| LISTE DES TÂCHES |
a: D'après l'extrait sur les newsletters, quelle newsletter a le plus fort taux d'ouverture ?
b: Recopiez le passage de l'extrait sur les newsletters qui va de « 37.09 – Les » à « ensuite Les Glorieuses. ».

| EXTRAIT DU TEXTE |
=====

37.09 – Les chiffres du succès
- 250 000 lecteurs au total. Les Glorieuses représente 60%.
- « Je pense qu'on peut monétiser à partir du premier abonné, si jamais on est un très bon commercial. On peut avoir 250 000 lecteurs et ne pas avoir un modèle économique rentable », tient-elle à souligner.
- « Le fondateur de Time To Sign Off, Romain Dessal, avait 5000 abonnés à l'époque où j'ai échangé avec lui et avait déjà une entreprise très rentable et plusieurs employés », illustre-t-elle.
- 350 000 euros de chiffre d'affaires.
- La newsletter avec le plus fort taux d'ouverture est Impact, suivie des Petites Glo et ensuite Les Glorieuses.
42.07 – La routine éditoriale de Rebecca Amsellem
- « Je relis des articles écrits par Nora Ephron, journaliste américaine devenue scénariste, connue pour avoir écrit Quand Harry rencontre Sally, elle est hyper drôle sur des sujets très sérieux. Elle parvient à créer un intérêt. »

=====

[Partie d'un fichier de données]
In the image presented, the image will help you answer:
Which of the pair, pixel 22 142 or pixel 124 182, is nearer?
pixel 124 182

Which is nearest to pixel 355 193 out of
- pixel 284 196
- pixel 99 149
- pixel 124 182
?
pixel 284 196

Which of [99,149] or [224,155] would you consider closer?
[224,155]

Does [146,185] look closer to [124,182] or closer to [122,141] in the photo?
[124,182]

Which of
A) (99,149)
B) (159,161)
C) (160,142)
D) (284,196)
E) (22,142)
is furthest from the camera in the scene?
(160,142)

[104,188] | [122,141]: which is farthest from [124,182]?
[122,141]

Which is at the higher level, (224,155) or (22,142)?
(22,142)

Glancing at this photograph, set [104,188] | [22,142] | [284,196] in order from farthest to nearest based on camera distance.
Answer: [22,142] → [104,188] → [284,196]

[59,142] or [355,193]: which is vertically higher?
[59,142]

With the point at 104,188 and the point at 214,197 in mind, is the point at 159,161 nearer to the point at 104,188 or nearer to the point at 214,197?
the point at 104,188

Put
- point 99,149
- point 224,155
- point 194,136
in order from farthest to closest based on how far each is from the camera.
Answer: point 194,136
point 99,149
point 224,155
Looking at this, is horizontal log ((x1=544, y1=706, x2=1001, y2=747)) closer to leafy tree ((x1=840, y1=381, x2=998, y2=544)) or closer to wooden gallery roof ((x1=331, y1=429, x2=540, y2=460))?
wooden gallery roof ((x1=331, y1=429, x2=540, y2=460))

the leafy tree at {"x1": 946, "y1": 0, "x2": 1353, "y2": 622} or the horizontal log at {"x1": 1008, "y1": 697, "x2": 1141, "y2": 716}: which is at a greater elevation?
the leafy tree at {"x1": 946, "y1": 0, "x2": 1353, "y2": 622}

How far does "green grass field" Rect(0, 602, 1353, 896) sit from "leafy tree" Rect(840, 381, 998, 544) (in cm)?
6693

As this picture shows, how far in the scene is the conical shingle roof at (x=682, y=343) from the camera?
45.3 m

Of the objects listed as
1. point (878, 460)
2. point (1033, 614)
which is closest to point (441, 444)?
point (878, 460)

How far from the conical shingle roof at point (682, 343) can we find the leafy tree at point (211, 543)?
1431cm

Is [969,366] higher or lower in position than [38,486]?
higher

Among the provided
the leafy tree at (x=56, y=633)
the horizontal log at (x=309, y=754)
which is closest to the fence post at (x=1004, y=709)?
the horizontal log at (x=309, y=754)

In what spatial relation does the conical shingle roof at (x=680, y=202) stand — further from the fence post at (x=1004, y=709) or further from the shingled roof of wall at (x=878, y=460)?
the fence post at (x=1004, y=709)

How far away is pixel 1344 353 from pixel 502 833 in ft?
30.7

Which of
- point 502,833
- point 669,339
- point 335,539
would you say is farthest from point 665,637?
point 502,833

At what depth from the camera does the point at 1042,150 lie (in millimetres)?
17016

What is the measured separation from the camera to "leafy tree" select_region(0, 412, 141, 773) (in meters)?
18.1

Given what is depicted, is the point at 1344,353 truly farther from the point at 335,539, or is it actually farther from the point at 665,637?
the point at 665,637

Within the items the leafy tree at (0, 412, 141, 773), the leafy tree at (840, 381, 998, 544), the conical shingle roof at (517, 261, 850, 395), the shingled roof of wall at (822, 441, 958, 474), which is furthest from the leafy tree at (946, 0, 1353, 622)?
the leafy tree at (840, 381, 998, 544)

=====

| RÉSULTATS OBTENUS |
a: Impact.

b:
37.09 – Les chiffres du succès
- 250 000 lecteurs au total. Les Glorieuses représente 60%.
- « Je pense qu'on peut monétiser à partir du premier abonné, si jamais on est un très bon commercial. On peut avoir 250 000 lecteurs et ne pas avoir un modèle économique rentable », tient-elle à souligner.
- « Le fondateur de Time To Sign Off, Romain Dessal, avait 5000 abonnés à l'époque où j'ai échangé avec lui et avait déjà une entreprise très rentable et plusieurs employés », illustre-t-elle.
- 350 000 euros de chiffre d'affaires.
- La newsletter avec le plus fort taux d'ouverture est Impact, suivie des Petites Glo et ensuite Les Glorieuses.